▶ **Stored data entries**
▼
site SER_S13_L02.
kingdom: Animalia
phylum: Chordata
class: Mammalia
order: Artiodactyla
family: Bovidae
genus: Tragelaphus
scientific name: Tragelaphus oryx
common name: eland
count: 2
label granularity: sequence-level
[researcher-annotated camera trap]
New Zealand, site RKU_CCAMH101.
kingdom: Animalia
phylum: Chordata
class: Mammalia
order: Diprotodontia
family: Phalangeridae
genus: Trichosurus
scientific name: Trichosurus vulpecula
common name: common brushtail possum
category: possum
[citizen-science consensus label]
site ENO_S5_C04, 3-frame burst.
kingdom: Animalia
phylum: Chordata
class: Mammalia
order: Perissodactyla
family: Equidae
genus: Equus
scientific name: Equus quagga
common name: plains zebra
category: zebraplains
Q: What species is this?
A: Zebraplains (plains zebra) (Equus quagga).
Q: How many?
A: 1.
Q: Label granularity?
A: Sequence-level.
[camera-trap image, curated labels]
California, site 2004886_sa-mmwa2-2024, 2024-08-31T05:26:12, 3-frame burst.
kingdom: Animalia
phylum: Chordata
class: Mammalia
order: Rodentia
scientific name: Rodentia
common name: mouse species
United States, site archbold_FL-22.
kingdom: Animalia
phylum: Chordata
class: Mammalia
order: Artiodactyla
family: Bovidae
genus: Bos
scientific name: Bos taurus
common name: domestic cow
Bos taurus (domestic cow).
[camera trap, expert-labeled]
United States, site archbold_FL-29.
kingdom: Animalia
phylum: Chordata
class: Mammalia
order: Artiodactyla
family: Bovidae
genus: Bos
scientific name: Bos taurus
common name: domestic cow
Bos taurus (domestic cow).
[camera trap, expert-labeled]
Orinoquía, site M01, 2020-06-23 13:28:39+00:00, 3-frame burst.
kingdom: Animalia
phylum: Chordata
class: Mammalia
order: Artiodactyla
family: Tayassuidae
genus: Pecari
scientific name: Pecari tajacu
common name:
▲
▶ **Exercise details**
The data above must be repeated in its entirety, exactly as given.

▶ **Output for this task**
site SER_S13_L02.
kingdom: Animalia
phylum: Chordata
class: Mammalia
order: Artiodactyla
family: Bovidae
genus: Tragelaphus
scientific name: Tragelaphus oryx
common name: eland
count: 2
label granularity: sequence-level
[researcher-annotated camera trap]
New Zealand, site RKU_CCAMH101.
kingdom: Animalia
phylum: Chordata
class: Mammalia
order: Diprotodontia
family: Phalangeridae
genus: Trichosurus
scientific name: Trichosurus vulpecula
common name: common brushtail possum
category: possum
[citizen-science consensus label]
site ENO_S5_C04, 3-frame burst.
kingdom: Animalia
phylum: Chordata
class: Mammalia
order: Perissodactyla
family: Equidae
genus: Equus
scientific name: Equus quagga
common name: plains zebra
category: zebraplains
Q: What species is this?
A: Zebraplains (plains zebra) (Equus quagga).
Q: How many?
A: 1.
Q: Label granularity?
A: Sequence-level.
[camera-trap image, curated labels]
California, site 2004886_sa-mmwa2-2024, 2024-08-31T05:26:12, 3-frame burst.
kingdom: Animalia
phylum: Chordata
class: Mammalia
order: Rodentia
scientific name: Rodentia
common name: mouse species
United States, site archbold_FL-22.
kingdom: Animalia
phylum: Chordata
class: Mammalia
order: Artiodactyla
family: Bovidae
genus: Bos
scientific name: Bos taurus
common name: domestic cow
Bos taurus (domestic cow).
[camera trap, expert-labeled]
United States, site archbold_FL-29.
kingdom: Animalia
phylum: Chordata
class: Mammalia
order: Artiodactyla
family: Bovidae
genus: Bos
scientific name: Bos taurus
common name: domestic cow
Bos taurus (domestic cow).
[camera trap, expert-labeled]
Orinoquía, site M01, 2020-06-23 13:28:39+00:00, 3-frame burst.
kingdom: Animalia
phylum: Chordata
class: Mammalia
order: Artiodactyla
family: Tayassuidae
genus: Pecari
scientific name: Pecari tajacu
common name:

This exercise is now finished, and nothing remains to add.